But where I outright loathed (save for the great Anthony Stewart Head’s inventive performance) Bousman’s barely released 2008 effort, Sapochnik’s comes just close enough to being a winning effort I’m sort of tempted to give it a slight pass. Thanks to its superlative cast Repo Men is consistently engaging on a multitude of levels, and where that earlier musical effort failed to do much with its premise other then to drown things in gore this one offers up just enough food for thought it at times surpasses its genre roots to become something a tiny bit more.

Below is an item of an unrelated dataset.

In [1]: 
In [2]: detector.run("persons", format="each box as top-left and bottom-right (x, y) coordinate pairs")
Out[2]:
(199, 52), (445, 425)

Unfortunately, the filmmakers treat things with such deathly seriousness the whole thing tends to drag creating an air of overly familiar boredom difficult to get past. On top of that, it tends to repeat itself to the point it plays a little like a broken record, characters going in such roundabout circles I started to get a little dizzy watching them spin. Worst of all, Garcia and Lerner’s screenplay telegraphs its moves with such overt obviousness I knew what was going to happen every step of the way, even a final “twist” so unsurprising (and uninspiring) I almost openly yawned during its delivery.
Blade Runner and Metropolis influences aside, it must be noted that David Sandefur’s (Journey to the Center of the Earth) is pretty fantastic, as is Enrique Chediak’s (28 Weeks Later) Matrix meets The Dark Knight style cinematography. The fight sequences are staged with flash and flair, and while they’re not anything we haven’t seen before the jolt of blood-splattered energy they manage to deliver is just good enough to make their over familiarity not matter as much as it probably should.
In the end, though, I just wasn’t wowed enough by either the performances, all of which are solid, or the aforementioned technical bits to be okay with how tedious and routine much of the plotting sadly is. The film never delivers on the grotesque deviousness of its concept, instead treating everything with such sacrosanct seriousness frankly I was bored by it all. Repo Men never went for the jugular, delivering instead a couple of paper cuts before fading away into blasé nothingness.